A transportation company is preparing data for an AI model to optimize fleet management. The project team is working with large amounts of structured and unstructured data.

If the project manager avoids addressing the variety of data during preparation, what will be the result?

A.

Improved model accuracy

B.

Increased data consistency

C.

Decreased data processing speed

D.

Reduced model performance

A logistics company is operationalizing an AI solution to optimize delivery routes. The project manager needs to gather up-to-date information on traffic patterns, delivery schedules, and vehicle performance.

Which method will integrate these diverse data types?

A.

Adopting a federated data model

B.

Using an extraction, transformation, and loading (ETL) pipeline

C.

Implementing a real-time data processing framework

D.

Building a unified data warehouse

A project manager is leading a complex project for a global financial institution. The project is developing an AI-driven system for real-time fraud detection and risk management. The system needs to adhere to all financial regulations. The project manager has identified skills gaps with the existing available resources.

What should the project manager do?

A.

Delay the project until internal expertise is developed

B.

Proceed with the project until external expertise is needed

C.

Allocate additional budget for consultant AI training

D.

Engage consultants to fill the expertise gap

In an aerospace project focused on predictive maintenance using AI, the project team is facing challenges in coordinating the AI models' operationalization across various manufacturing sites.

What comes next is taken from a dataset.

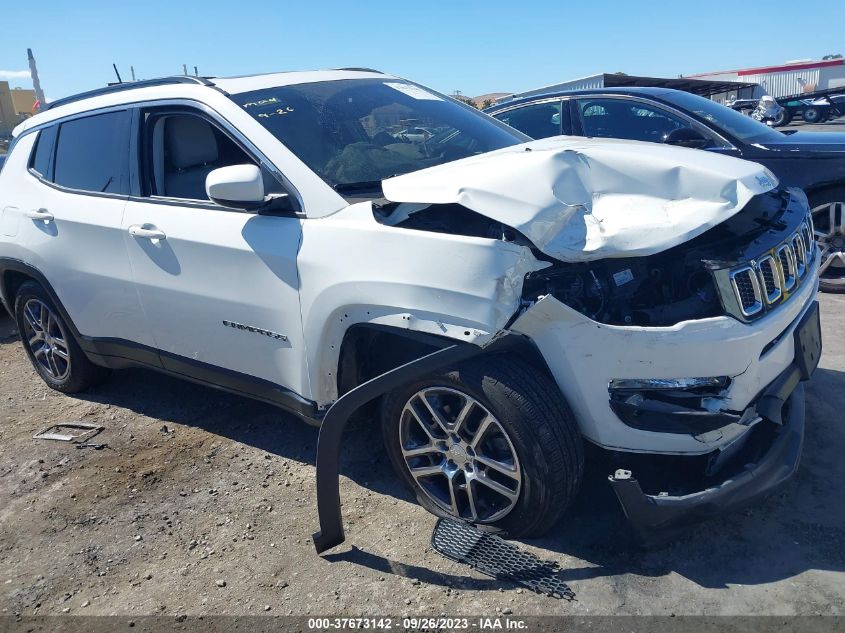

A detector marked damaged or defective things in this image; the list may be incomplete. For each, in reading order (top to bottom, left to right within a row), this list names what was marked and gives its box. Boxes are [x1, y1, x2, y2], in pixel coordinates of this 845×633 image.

Strong governance and corporate guardrails are established, but each site has different computational capabilities and network latencies.

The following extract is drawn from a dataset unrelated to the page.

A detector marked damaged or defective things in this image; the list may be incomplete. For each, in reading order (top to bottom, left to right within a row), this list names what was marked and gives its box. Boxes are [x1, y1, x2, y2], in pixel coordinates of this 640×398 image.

What is an effective method that helps to ensure consistent AI performance across these sites?

A.

Using site-specific AI model tuning

B.

Operationalizing a decentralized AI architecture

C.

Implementing a centralized AI model repository

D.

Utilizing cloud-based AI services uniformly

A project team is tasked with ensuring all AI-related decisions and actions are documented comprehensively for future auditing purposes. They need to track the reasons for specific AI choices, their impacts, and any issues encountered during the implementation.

What is represented in this situation?

A.

Operational efficiency

B.

Strategic alignment

C.

Compliance management

D.

Transparency

During the evaluation of an AI solution, the project team notices an unexpected decline in model performance. The model was previously achieving high accuracy but has recently shown increased error rates.

Which action will identify the cause of the performance decline?

A.

Reviewing recent changes made to the model's architecture and parameters

B.

Checking for issues in the data preprocessing pipeline that may have introduced noise

C.

Increasing the amount of regularization to prevent overfitting

D.

Analyzing the distribution of real-world data for potential shifts

An aerospace firm is developing an AI system for predictive maintenance of their aircraft. The project team needs to define the required data to train the model.

Which activity should the project manager implement?

A.

Setting up real-time data streaming from aircraft sensors

B.

Implementing data cleaning and preprocessing routines

C.

Developing a comprehensive data collection strategy

D.

Conducting a pilot test with a small dataset

The project team at an IT services company is working on an AI-based customer support chatbot. To help ensure the chatbot functions effectively, they need to define the required data.

Which method meets the project requirements?

A.

Using synthetic data generated from sample customer conversations

B.

Gathering historical customer interaction logs for training data

C.

Integrating feedback from beta customers to refine the model

D.

Developing a new script based on anticipated customer queries

A project team is preparing to move to the next phase of their AI project. The team needs to ensure that all transparency and explainability requirements are met.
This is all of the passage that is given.